Reviews since January 1988 can be searched through Choice Reviews Online, whose interface is a vast improvement over the one used by ChoiceReviews.online. Individual issues can be searched by keyword. Advanced Search allows for combinations of searches by keyword (author or editor, ISBN, LC number, publisher, Choice review number, and name or affiliation of reviewer), subject area (see above), readership level, recommendation level, copyright year, format, LC classification range, interdisciplinary categories, outstanding academic title, and Choice issue. Users can also search features (e.g., bibliographic essays, editorials, and letters to the editor) published since 2006.

The notices are too seldom by recognized scholars, reviewers are allowed insufficient space for more than a cursory report, and too many important books are ignored or overlooked. Nonetheless, the sheer number of publications noticed, coupled with the abundance of publishers’ advertisements, makes Choice one of the better sources for identifying new and forthcoming English-language books published in North America.

Current Choice reviews are included in Books in Print (Q4225). MLA members have access to Choice Reviews Online through the MLA member page at http://www.mla.org.

K765 edit

TLS: Times Literary Supplement (TLS). 1902– . Weekly. Former title: Times Literary Supplement (1902–68). AP4.T45 072′.1.

TLS Archive. TLS: The Times Literary Supplement. Times Literary Supplement, 2011. 26 Aug. 2013. <http://www.the-tls.co.uk/tls/>. Updated weekly.

TLS Historical Archive, 1902– . Gale-Cengage, n.d. 26 Aug. 2013. <http://www.tlsarchive.com/tlsp>. Updated annually.

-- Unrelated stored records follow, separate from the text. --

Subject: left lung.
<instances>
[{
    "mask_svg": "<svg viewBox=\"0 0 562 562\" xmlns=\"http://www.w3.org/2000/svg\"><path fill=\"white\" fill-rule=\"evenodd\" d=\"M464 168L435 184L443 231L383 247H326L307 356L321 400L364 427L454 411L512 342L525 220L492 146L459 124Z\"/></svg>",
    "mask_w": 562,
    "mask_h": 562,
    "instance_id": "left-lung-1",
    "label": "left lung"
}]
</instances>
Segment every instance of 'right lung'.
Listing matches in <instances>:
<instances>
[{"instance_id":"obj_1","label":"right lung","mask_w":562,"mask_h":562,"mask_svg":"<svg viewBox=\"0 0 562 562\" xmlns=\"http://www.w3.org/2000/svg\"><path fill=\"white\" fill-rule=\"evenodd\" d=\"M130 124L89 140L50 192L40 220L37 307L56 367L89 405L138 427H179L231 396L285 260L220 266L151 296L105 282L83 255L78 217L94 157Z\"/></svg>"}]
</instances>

Publishes reviews of books in a variety of fields (but with a decided emphasis on the humanities, especially literature) and, in recent years, of art exhibitions, television programs, movies, operas, and productions of plays; occasional essays on literary and other topics; a lively, sometimes contentious, letters section; reports on book auctions; and requests for information from biographers, editors, and other scholars (with much fewer appearing in recent years). Since 7 June 1974, reviews are signed. Long regarded as the best general review publication, TLS is valuable for its broad, literate coverage; however, it sometimes still betrays a British bias, the quality of reviews and qualifications of reviewers vary considerably, and the occasional reference work accorded space is rarely subjected to rigorous examination. Author index in each issue. TLS Archive, which begins with 1994 and is free to TLS subscribers, excludes advertisements and some copyrighted material. Users can search by keyword, author, title, contributor, or ISBN. TLS Historical Archive, which identifies many of the anonymous contributors, can be searched in Search (which allows a keyword or full-text search to be limited by date) and in Advanced Search (which allows a search of keyword, full text, article title, book title, author, contributor, illustrator, editor, translator, and record number to be limited by date and article type). In addition, users can browse by issue. (Historical Archive supersedes TLS Centenary Archive [2], which covers 1902–90.) Those without access to the Archives will have to consult the print indexes: the Times Index (M1450; coverage begins with 1973); Times Literary Supplement Index, 1902–1939, 2 vols. (Reading: Newspaper Archive Developments, 1978); 1940–1980, 3 vols. (Reading: Research, 1982); and 1981–1985 (1986; 407 pp.).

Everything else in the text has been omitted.